LA TAREA: Resume en dos oraciones la carta dirigida a Raissa.

TEXTO EXTRAÍDO:
R. Maritain |
París, agosto 25 de 1905.
Querida
amiga Raissa:
Para
comenzar, sólo puedo decirle lo mismo que escribía el 29 de junio de 1903 (Cuatro
años de cautiverio) a un pobre músico que también me había hablado con entusiasmo
de La salvación por los judíos: "Es usted, entonces,
verdaderamente mi hermano y verdadero amigo de Dios. El que ama la grandeza
y ama al abandonado, reconoce la grandeza donde ella existe. Esta magnífica
frase es de Ernesto Hello, que fué un abandonado".
Raissa,
usted debe ser verdaderamente mi hermana, para haberme hecho esta caridad.
Cuando se ama La salvación, se es forzosamente mucho más que un
amigo, pues este libro es poco menos que inaccesible; representa, en un
sorprendente resumen, años de trabajo, de oraciones y de dolores imponderables.
Declaro
con toda ingenuidad que en esa época, en 1892, esperaba que algunos hebreos
ilustrados y profundos comprenderían la importancia de este libro cristiano
—paráfrasis del sublime capítulo XI del judío San Pablo a los Romanos— el único[1],
al cabo de diecinueve siglos, donde una voz cristiana se haya hecho oír en
favor de Israel, afirmando con la ciencia y la elocuencia necesarias que las
promesas divinas no prescriben y que todo debe pertenecer, al fin de cuentas, a
la Raza que ha engendrado al Redentor.

DATOS PARA EXAMINAR:

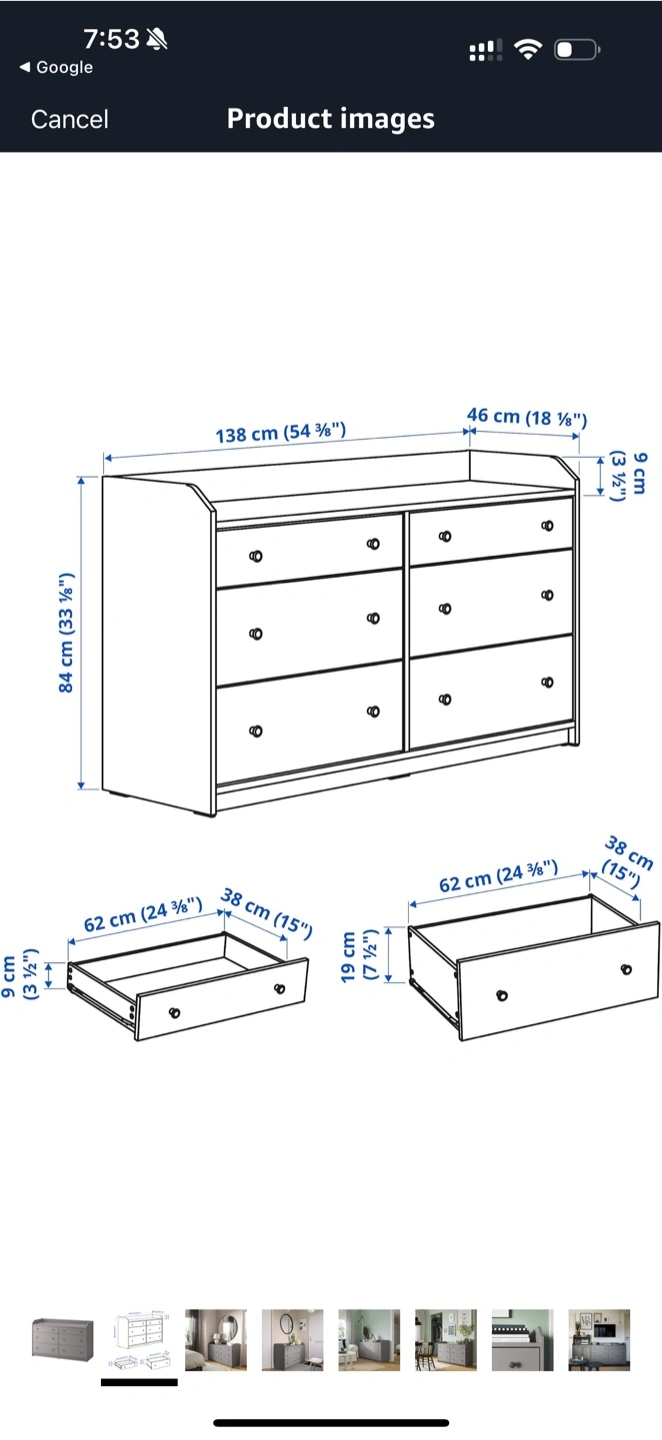 7:53

◀ Google

Cancel

Product images

138 cm (54 ⅜")

46 cm (18 ⅛")

9 cm (3 ½")

84 cm (33 ⅛")

62 cm (24 ⅜")

38 cm (15")

9 cm (3 ½")

62 cm (24 ⅜")

38 cm (15")

19 cm (7 ½")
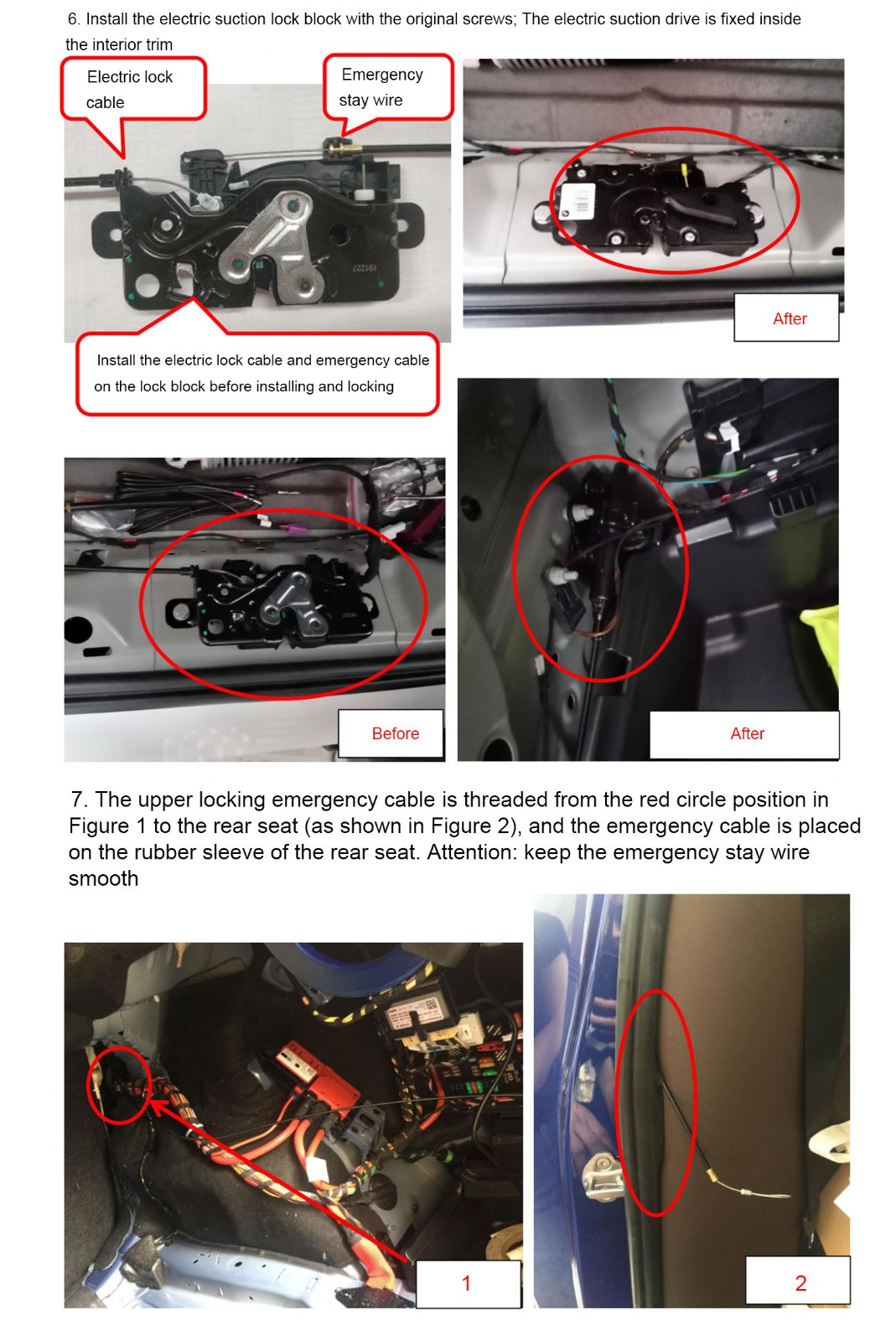 6. Install the electric suction lock block with the original screws; The electric suction drive is fixed inside the interior trim

Electric lock cable

Emergency stay wire

After

Install the electric lock cable and emergency cable on the lock block before installing and locking

Before

After

7. The upper locking emergency cable is threaded from the red circle position in Figure 1 to the rear seat (as shown in Figure 2), and the emergency cable is placed on the rubber sleeve of the rear seat. Attention: keep the emergency stay wire smooth

1

2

SOLUCIÓN DEL PROBLEMA: La carta afirma que Raissa debe ser verdaderamente una hermana por amar La salvación por los judíos, un libro poco menos que inaccesible que resume años de trabajo, oraciones y dolores. También explica que en 1892 se esperaba que algunos hebreos ilustrados comprendieran la importancia de ese libro cristiano, el único en diecinueve siglos en que una voz cristiana habló en favor de Israel y afirmó que las promesas divinas no prescriben.